Badan Gizi Nasional (BGN) resmi memperkenalkan lima pejabat tinggi madya baru untuk memperkuat tata kelola organisasi dan mempercepat pelaksanaan Program Makan Bergizi Gratis (MBG). Perkenalan tersebut dilakukan di Kantor BGN, Jakarta Pusat, Selasa (21/7/2026), oleh Wakil Kepala BGN Agustina Arumsari bersama Wakil Kepala BGN Trenggono. Langkah ini menjadi bagian dari penyegaran organisasi setelah terjadinya pergantian kepemimpinan di tubuh BGN.
Lima pejabat yang diperkenalkan terdiri atas Lili Khamiliyah sebagai Sekretaris Utama, Prima Yosephine Berliana Tumiur Hutapea sebagai Deputi Bidang Sistem dan Tata Kelola, Zainuri sebagai Deputi Bidang Penyediaan dan Penyaluran, Mariman Darto sebagai Deputi Bidang Promosi dan Kerja Sama, serta Ketut Sumedana sebagai Deputi Bidang Pemantauan dan Pengawasan. Kehadiran mereka diharapkan memperkuat koordinasi dan efektivitas pelaksanaan program strategis BGN.

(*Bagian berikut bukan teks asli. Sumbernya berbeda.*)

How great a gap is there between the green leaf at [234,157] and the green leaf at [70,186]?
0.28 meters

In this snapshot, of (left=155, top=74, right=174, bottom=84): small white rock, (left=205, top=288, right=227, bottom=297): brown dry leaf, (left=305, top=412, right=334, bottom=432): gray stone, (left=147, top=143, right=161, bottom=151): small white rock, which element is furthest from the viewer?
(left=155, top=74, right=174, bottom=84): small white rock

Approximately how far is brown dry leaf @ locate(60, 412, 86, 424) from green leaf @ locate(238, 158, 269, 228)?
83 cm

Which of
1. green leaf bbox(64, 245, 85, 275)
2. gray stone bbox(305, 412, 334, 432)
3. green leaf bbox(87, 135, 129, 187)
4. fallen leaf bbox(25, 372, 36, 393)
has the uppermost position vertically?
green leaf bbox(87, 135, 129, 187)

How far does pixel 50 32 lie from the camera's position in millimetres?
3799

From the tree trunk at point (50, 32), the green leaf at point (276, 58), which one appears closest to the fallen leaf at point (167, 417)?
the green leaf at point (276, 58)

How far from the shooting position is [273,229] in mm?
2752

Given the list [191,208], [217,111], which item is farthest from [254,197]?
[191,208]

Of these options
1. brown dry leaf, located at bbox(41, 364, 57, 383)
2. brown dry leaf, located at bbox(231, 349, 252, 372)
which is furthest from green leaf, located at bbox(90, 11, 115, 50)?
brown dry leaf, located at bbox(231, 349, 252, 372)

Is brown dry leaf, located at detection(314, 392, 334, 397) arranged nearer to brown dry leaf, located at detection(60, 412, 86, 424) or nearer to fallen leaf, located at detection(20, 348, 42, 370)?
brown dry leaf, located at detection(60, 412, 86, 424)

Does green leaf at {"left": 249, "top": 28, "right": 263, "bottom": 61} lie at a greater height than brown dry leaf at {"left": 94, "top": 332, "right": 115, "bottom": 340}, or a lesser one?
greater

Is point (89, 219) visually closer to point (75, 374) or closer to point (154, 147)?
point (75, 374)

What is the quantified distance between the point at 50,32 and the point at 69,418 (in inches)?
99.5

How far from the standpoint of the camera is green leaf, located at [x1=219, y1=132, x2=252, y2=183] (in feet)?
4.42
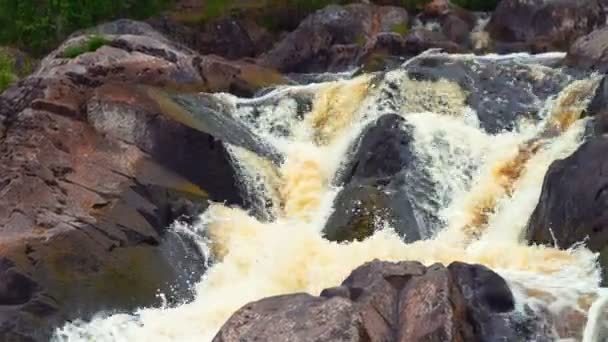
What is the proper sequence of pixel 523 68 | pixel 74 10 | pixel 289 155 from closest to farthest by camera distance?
pixel 289 155
pixel 523 68
pixel 74 10

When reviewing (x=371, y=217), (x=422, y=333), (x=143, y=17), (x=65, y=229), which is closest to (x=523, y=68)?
(x=371, y=217)

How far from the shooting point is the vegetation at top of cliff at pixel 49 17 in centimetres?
4372

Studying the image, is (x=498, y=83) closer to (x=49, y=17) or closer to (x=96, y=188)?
(x=96, y=188)

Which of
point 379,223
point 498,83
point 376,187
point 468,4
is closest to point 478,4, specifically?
point 468,4

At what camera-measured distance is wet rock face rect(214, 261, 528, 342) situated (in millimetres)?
11633

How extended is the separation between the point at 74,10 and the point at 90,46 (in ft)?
68.2

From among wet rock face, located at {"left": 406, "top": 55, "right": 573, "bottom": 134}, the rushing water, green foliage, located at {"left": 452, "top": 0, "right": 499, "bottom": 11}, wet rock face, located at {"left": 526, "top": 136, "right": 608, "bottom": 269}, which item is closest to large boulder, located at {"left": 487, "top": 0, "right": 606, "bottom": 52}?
green foliage, located at {"left": 452, "top": 0, "right": 499, "bottom": 11}

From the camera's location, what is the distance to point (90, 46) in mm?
24203

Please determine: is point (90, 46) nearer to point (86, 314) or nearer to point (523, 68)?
point (86, 314)

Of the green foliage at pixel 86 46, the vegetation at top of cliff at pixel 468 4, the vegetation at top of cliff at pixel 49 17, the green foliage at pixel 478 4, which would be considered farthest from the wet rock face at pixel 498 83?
the vegetation at top of cliff at pixel 49 17

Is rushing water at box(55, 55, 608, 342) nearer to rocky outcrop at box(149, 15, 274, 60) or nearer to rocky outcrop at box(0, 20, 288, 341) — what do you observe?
rocky outcrop at box(0, 20, 288, 341)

Agustina Arumsari mengatakan pengisian jabatan tersebut merupakan bagian dari upaya membangun organisasi yang lebih profesional dan responsif. Menurutnya, BGN membutuhkan tim yang solid untuk memperbaiki tata kelola lembaga sekaligus memastikan Program Makan Bergizi Gratis berjalan tepat sasaran. Para pejabat baru juga diharapkan mampu memperkuat sinergi dengan kementerian, pemerintah daerah, dan berbagai pemangku kepentingan lainnya.
Salah satu nama yang menjadi sorotan adalah Ketut Sumedana. Mantan Kepala Pusat Penerangan Hukum Kejaksaan Agung itu dipercaya mengemban tugas sebagai Deputi Bidang Pemantauan dan Pengawasan. Pengalamannya di bidang hukum dan pengawasan diharapkan mampu memperkuat sistem pengendalian internal serta meningkatkan akuntabilitas pelaksanaan program-program BGN di seluruh Indonesia.
Dengan hadirnya lima pejabat baru tersebut, BGN menargetkan percepatan pelaksanaan Program Makan Bergizi Gratis dan peningkatan kualitas tata kelola organisasi. Penyegaran struktur kepemimpinan diharapkan mampu memperkuat pelayanan kepada masyarakat, meningkatkan transparansi, serta memastikan seluruh program pemenuhan gizi nasional berjalan lebih efektif dan akuntabel.